::: TEXT FOR ANALYSIS

The Politics of Clownery
On a meta-textual level, the extremity, the explosive and sensationalized nature of violence in the Terrifier films, the draw that most people go to see at the theatre, puts sexual violence on a pedestal of shame. It makes it untouchable. Horror is the genre that explores the violation of bodily autonomy, the violation of human life, most freely. In making a spectacle of the wildest and most nauseating kills most filmgoers will ever see, turning the killer into a Bugs Bunny-esque monster that’s always pushing the envelope alongside the filmmaker orchestrating him, and then setting boundaries on what Art won’t do, Leone has made a political statement about the truly reprehensible nature of sexual violence.
Art the Clown is bad, but he’s a surreal type of evil. He is jokes and gaffs at the expense of chainsawing couples and bashing people with spiked bats, not the mutants from The Hills Have Eyes, or the hallway scene from Irreversible. He is not the sobering, disgusting kind of evil most people run into in the real world. He is evil incarnate, sans sexual violence. Because if it’s too far for Art, it has to be a special kind of unthinkably cruel.
On a textual level, I think the enduring and surreal violence Sienna and Jonathan endure throughout the series is a perfect metaphor for continuing through life after an assault of that magnitude and cruelty. The aftershocks of violence that permeate your whole being, long after society expects you to have just “gotten over it”. To walk through life, afflicted by paranoia, self-doubt, and self-hatred. To navigate being around other people after having experienced that, and more importantly, living without justice for the crimes done to you, is unthinkable.
True Crime and Horror Collide
And the way that the Terrifier franchise mocks a true crime culture that trivializes that suffering, something a lot of horror fans have to decry as the space tries to worm into the horror genre at large, gives another layer of credence and reality to the misery of Arts victims. Victims who have to see their pain commodified and treated as a tool, something many victims of sexual assault themselves have been forced through thanks to true crime.
And despite each film seeming to end off worse than the last, Leone highlights the grace of a victim escaping that pain and trauma by giving Sienna the means to fight back. Supernaturally granted or otherwise, it is a perfect encapsulation of victims’ desires to overcome seemingly unending suffering, that will to live, to thrive, that burns bright in all victims. It’s a glimmer of hope in a mostly hopeless franchise, and it serves as a mirror to the light at the end of the tunnel many sexual assault victims strive to reach.

::::::

:: TASK INSTRUCTIONS ::
(a) Answer these questions about the text on the Terrifier films.
(i) Which two characters endure violence throughout the series?
(ii) What weapon is Art described as using to bash people?
(iii) What culture does the franchise mock?
(b) List every affliction that the text on the Terrifier films says someone walking through life after an assault suffers from.

::: PROVIDED INFORMATION

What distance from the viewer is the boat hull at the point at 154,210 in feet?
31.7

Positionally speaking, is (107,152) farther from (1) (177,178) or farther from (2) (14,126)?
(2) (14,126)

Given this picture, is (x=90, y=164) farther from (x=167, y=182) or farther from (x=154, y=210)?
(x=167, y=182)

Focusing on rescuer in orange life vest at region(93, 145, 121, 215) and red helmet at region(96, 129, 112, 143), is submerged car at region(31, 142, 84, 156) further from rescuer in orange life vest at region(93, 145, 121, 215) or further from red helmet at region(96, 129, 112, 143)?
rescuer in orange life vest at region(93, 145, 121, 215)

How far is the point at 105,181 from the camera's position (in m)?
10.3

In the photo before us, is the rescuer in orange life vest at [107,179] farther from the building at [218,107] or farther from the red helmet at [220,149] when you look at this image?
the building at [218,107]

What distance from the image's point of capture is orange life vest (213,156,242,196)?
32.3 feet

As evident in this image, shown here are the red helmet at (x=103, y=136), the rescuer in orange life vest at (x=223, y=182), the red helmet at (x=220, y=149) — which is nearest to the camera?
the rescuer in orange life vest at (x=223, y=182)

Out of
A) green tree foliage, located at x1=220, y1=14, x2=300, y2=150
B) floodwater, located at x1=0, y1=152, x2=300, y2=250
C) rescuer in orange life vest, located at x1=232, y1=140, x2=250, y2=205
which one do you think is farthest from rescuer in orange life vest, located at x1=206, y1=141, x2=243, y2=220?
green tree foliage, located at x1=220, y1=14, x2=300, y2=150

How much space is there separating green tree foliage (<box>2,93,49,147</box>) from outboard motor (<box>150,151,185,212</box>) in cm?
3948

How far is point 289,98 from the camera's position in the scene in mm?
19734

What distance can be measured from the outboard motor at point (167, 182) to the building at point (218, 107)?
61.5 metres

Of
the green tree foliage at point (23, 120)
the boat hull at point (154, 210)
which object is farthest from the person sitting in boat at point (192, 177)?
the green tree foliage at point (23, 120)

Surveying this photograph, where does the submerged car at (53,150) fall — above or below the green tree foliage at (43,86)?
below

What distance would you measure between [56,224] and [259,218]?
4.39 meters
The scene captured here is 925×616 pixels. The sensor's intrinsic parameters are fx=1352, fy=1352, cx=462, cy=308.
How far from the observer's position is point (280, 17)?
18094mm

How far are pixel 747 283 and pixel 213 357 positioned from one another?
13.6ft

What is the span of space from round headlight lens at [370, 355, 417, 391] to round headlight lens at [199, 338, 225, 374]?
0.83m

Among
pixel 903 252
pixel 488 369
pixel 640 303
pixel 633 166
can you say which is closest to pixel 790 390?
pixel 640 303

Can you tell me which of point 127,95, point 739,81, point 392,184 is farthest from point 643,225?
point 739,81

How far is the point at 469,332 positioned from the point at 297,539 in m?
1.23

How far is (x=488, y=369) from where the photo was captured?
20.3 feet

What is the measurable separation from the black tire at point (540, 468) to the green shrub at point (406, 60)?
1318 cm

::::::

:: ANSWERS BELOW ::
(a)
(i) Sienna and Jonathan
(ii) Spiked bats
(iii) True crime culture

(b)
- Paranoia
- Self-doubt
- Self-hatred